This will be a review in two parts. Spoilers for the movie. If you haven’t seen the movie, what the hell is wrong with you? Go watch it, it’s on Netflix.
So the first half of this book is, basically, the movie. I’ve seen the movie who-knows-how-many times over the course of my life, so I can’t really be said to be unbiased, but this is a case of the movie adaptation *surpassing* the original book. It’s a very rare thing. Not that there is anything lacking about the book - it inspires many of the same feelings as the movie, I just think the story works a little better as a movie than a book. But again, biased and all. It also helps that movie-Bastian is just plain more likeable than book-Bastian.
(Also, given that it’s been over 30 years since I first saw the movie, you’d think I would have been braced for poor Artax in the Swamp of Sorrows. I wasn’t. It was actually even *worse* when read.)
But as wonderful a story as *The Neverending Story* is (when we’re talking about the movie/first-half-of-the-book) it’s also a bit shallow. It celebrates the wonderful love of reading that so many of us here at /r/Fantasy share, but it isn’t a story that really challenges you. It’s one that sweeps you up and whisks you off to Fantastica, as it were.
But when we move beyond the movie/first-half-of-the-book, things get much more interesting.
So, as everyone who has seen the movie knows (are you still here if you haven’t? Seriously, go watch it and thank me later) the movie ends with the Empress telling Bastian to wish for anything he wants, and the more he wishes, the more wonderful the recreated Fantastica will become. So we get a montage featuring Atreyu riding on Artax, and the Rock-biter, and everything else destroyed by the Nothing back the way it was and better than ever.
The book takes a different tack.
Bastian is in Fantastica, and again the Empress tells him to wish for whatever he wants. And since the wishes come from his innermost self, Bastian finds himself tall and strong and charming and, to be honest, an asshole. Bastian spends pretty much all of his wishes on himself, which is (if we’re being honest) what most of us would default to.
So how can Bastian make Fantastica a better place by being a selfish asshole? The short answer is that he can’t. It’s not a new idea - “be careful what you wish for” is older than dirt - but Michael Ende does a great job exploring it. This book is a coming-of-age story in a way the movie is not. It’s only when Bastian realizes that the things that he *thinks* he wants aren’t the things he *actually* wants that he can put things right at all.

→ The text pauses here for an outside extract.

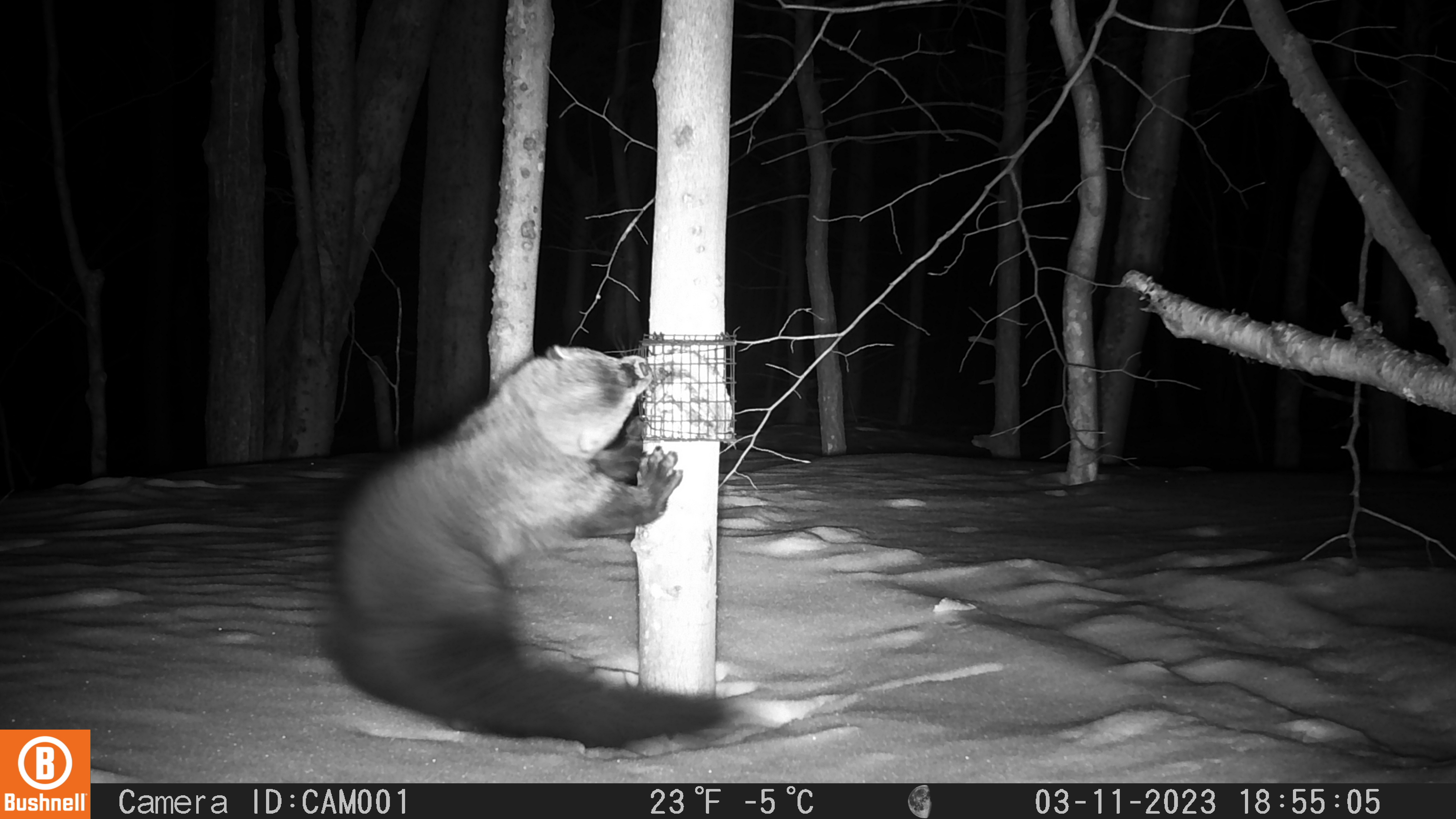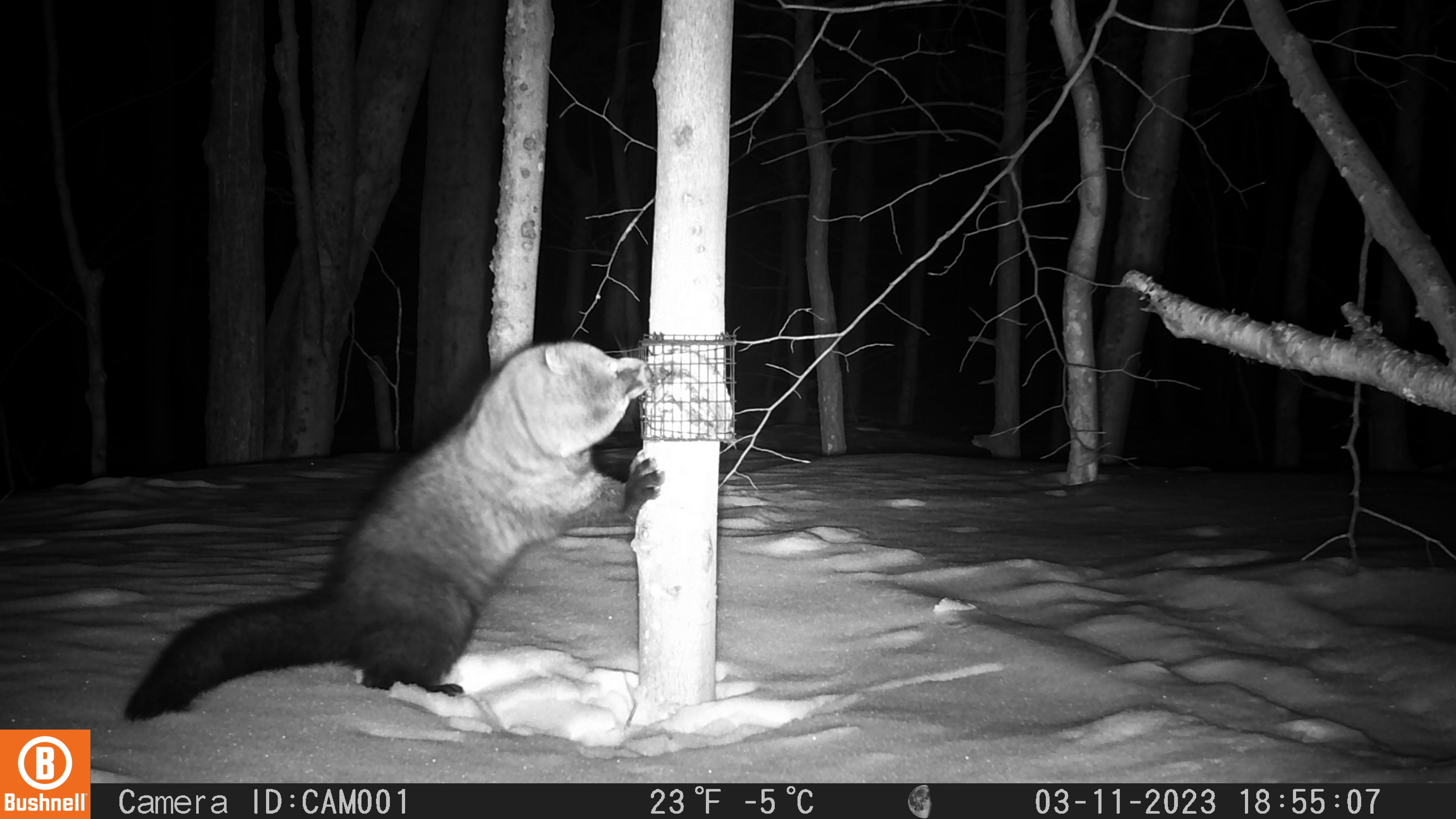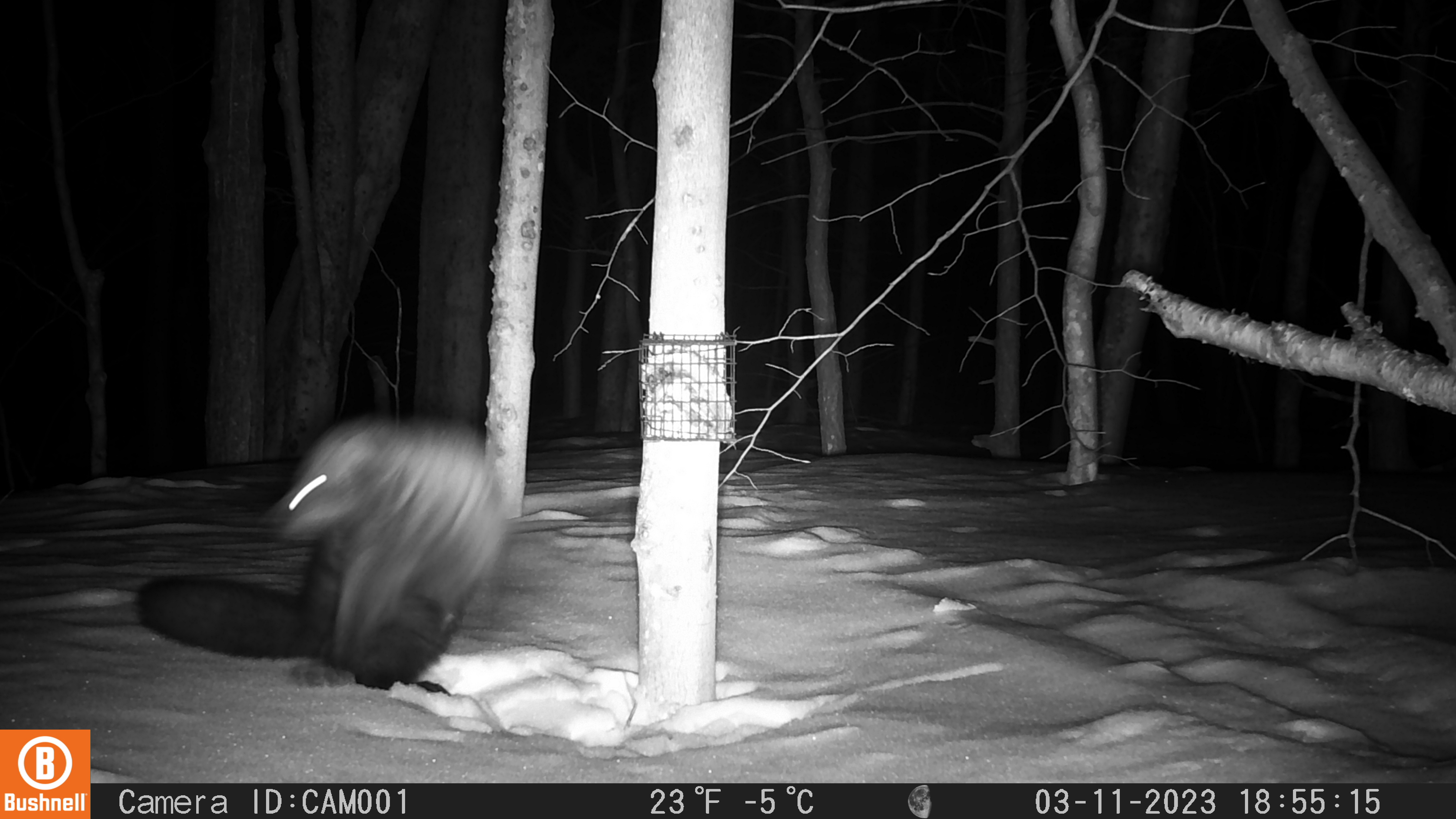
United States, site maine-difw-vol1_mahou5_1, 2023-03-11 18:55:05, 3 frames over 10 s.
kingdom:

Overall reading this was a somewhat odd experience. The first half was more-or-less just reading the book-of-the-movie, and a much-loved movie at that. Nothing surprised me, I enjoyed it, and I was vaguely wondering (given the pace and how much of the story was left, based on my knowledge of the movie) who the heck there was so much book left. I did not expect to find that the end was only the middle, and that Bastian’s real journey was only beginning.
Not entirely sure how this book ended up something I had never gotten to before now, but I’m glad to finally say that I have read it. It was a rewarding read, and well worth the wait.